The molecular clock and dating evolutionary events. The molecular clock hypothesis, proposed by Zuckerkandl and Pauling in 1962, states that amino acid or nucleotide substitutions accumulate at a roughly constant rate over time in selectively neutral regions of the genome. By calibrating the substitution rate with fossil dates at known phylogenetic branching points, the molecular clock can estimate the timing of divergence events that lack a fossil record. In practice, the clock is not perfectly constant: substitution rates vary among lineages (generation time effect, metabolic rate effect), among genes (different selective constraints), and over time (variable selective pressures). Relaxed molecular clock models (such as the uncorrelated lognormal model implemented in BEAST) allow substitution rates to vary along branches of the phylogeny while still providing probabilistic estimates of divergence times with credible intervals. Molecular clock analyses have resolved several major macroevolutionary questions, including dating the origin of placental mammals to approximately 100-85 Ma (before the K-Pg extinction, but with the major diversification occurring after), and confirming that the human-chimpanzee divergence occurred approximately 6-7 Ma.

Mass extinctions in detail.

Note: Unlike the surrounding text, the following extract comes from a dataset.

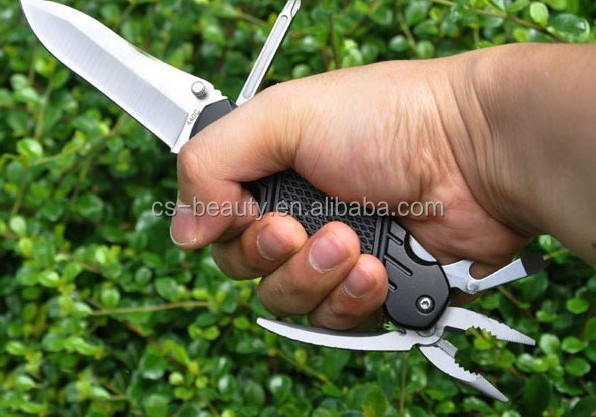 CS Outdoor Survival Folding Tactical Knife multifunctional sharp knife no brand knives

The end-Permian mass extinction (~252 Ma), the most severe in Earth's history, provides a case study in how environmental catastrophe drives macroevolutionary change. The eruption of the Siberian Traps released enormous volumes of CO2 and toxic gases over approximately 600,000 years. The consequences cascaded through Earth systems: extreme global warming (surface temperatures increased by approximately 8-10 degrees C), ocean acidification, widespread ocean anoxia (the expansion of oxygen-minimum zones eliminated most marine habitats), and ozone layer destruction (increasing UV radiation at the surface). Approximately 96% of marine species and 70% of terrestrial vertebrate species were lost. The recovery took 5-10 million years, far longer than after any other mass extinction. The "Lilliput effect" -- the preferential survival of small-bodied organisms -- characterized the post-extinction fauna. The eventual recovery saw the rise of new groups: archosaurs (the lineage including crocodiles and dinosaurs) became dominant terrestrial predators, and the ancestors of modern marine reptile groups radiated into the emptied marine niches.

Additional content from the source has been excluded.